Na última semana, o governador declarou: “Esse ano foram 23 mulheres, isso é realmente estarrecedor. Não, eu não estou me referindo a adversário, eu estou me referindo ao discurso fácil. Todo discurso fácil merece repúdio, e é isso que nós estamos querendo dizer aqui”.
Dados do Observatório Caliandra, uma iniciativa do Ministério Público de Mato Grosso (MPMT) que monitora a violência contra a mulher, indicam que 25 mulheres foram assassinadas neste ano. Junho foi o mês mais violento, registrando 7 mortes por feminicídio e superando o recorde anterior de março. Este cenário de feminicídios em Mato Grosso é preocupante.
O cenário em 2026 aponta para uma crescente contínua da violência de gênero no estado. Somente no primeiro semestre, Mato Grosso contabilizou 23.533 ocorrências de violência doméstica. A escalada também se reflete nos casos de lesão corporal, com 4.120 registros no primeiro semestre de 2026, atingindo quase 50% do total de quase 10 mil casos registrados em todo o ano de 2025.
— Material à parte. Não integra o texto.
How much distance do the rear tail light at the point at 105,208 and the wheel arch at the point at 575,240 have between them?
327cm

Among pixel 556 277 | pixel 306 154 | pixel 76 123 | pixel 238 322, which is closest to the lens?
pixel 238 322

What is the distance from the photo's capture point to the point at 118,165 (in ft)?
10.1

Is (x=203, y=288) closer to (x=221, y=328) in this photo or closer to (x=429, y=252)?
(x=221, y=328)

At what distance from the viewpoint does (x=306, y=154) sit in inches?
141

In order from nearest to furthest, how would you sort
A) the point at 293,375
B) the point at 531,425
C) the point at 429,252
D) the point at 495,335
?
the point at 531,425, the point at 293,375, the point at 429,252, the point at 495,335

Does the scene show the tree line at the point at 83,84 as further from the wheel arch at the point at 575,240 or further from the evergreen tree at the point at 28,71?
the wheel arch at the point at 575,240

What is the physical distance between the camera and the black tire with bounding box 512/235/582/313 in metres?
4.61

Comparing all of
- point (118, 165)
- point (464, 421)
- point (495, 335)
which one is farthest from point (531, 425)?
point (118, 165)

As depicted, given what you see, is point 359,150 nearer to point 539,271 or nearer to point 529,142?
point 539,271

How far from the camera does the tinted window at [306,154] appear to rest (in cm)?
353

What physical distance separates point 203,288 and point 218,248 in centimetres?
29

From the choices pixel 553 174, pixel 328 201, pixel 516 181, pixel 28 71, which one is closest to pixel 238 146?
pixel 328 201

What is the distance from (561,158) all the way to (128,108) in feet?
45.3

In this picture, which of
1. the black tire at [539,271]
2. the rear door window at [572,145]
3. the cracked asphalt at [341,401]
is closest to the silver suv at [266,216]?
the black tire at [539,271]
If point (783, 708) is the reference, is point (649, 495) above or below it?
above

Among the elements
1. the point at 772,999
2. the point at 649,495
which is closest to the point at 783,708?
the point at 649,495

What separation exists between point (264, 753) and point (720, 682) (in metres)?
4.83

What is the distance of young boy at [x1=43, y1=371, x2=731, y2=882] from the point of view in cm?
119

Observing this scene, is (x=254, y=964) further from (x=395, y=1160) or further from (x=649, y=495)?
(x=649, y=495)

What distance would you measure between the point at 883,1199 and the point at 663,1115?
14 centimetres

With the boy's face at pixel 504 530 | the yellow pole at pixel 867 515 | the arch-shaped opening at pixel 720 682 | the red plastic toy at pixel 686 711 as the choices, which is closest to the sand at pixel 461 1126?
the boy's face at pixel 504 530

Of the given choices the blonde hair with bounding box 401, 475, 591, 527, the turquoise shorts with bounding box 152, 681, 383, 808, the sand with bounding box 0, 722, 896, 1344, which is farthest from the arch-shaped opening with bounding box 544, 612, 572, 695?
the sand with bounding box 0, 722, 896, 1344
Limitações no combate aos feminicídios em Mato Grosso
Para o chefe do Executivo, o combate a crimes como os feminicídios em Mato Grosso esbarra em uma limitação física do aparato de segurança pública, uma vez que a violência nasce no ambiente privado. “Todo mundo sabe que esse tipo de tragédia acontece nos lares, acontece dentro de casa, acontece em lugares que o Estado sequer pode entrar, a não ser para atender ocorrência”, alegou Pivetta, justificando que a presença da polícia nas ruas não é suficiente para impedir crimes cometidos.
Apesar de lamentar a estatística de mortes, o governador defendeu a atuação das forças de segurança no esclarecimento dos casos e na punição dos culpados, destacando a transparência da gestão. Ele afirmou que não há nenhum caso de feminicídio em Mato Grosso que não tenha sido esclarecido ou cujo autor não tenha sido preso pelas forças de segurança. “Mato Grosso não tem nada para esconder. Nossos números estão publicados, são transparentes”, garantiu.
Ações e políticas públicas de enfrentamento
Como medida imediata de enfrentamento e expansão da rede de proteção diante do cenário atual, Pivetta anunciou que a Patrulha Maria da Penha será estendida para todos os municípios do estado nos próximos 60 dias. Essas ações visam reduzir os feminicídios em Mato Grosso.
Argumentando que o problema exige ações que vão além da repressão policial, o governador listou políticas públicas transversais desenhadas para reduzir a vulnerabilidade social de mulheres que sofrem violência ou chefiam lares sozinhas. “E o estado está empreendendo inúmeras políticas públicas que beneficiam mulheres jovens, mulheres vulneráveis, mães solteiras. Nesse programa de habitação popular, 6 mil casas serão destinadas a essa população mais vulnerável. Programa de incentivo e financiamento também pela Desenvolve-MT, mulheres rurais, pequenas produtoras, pequenas empreendedoras, palestras, cursos, qualificação profissional. Nós estamos empreendendo em mais de 50 mil cursos profissionalizantes. O estado de Mato Grosso tem se esforçado para amenizar essa pauta que nos faz todos lamentar, ficar tristes”, concluiu o governador.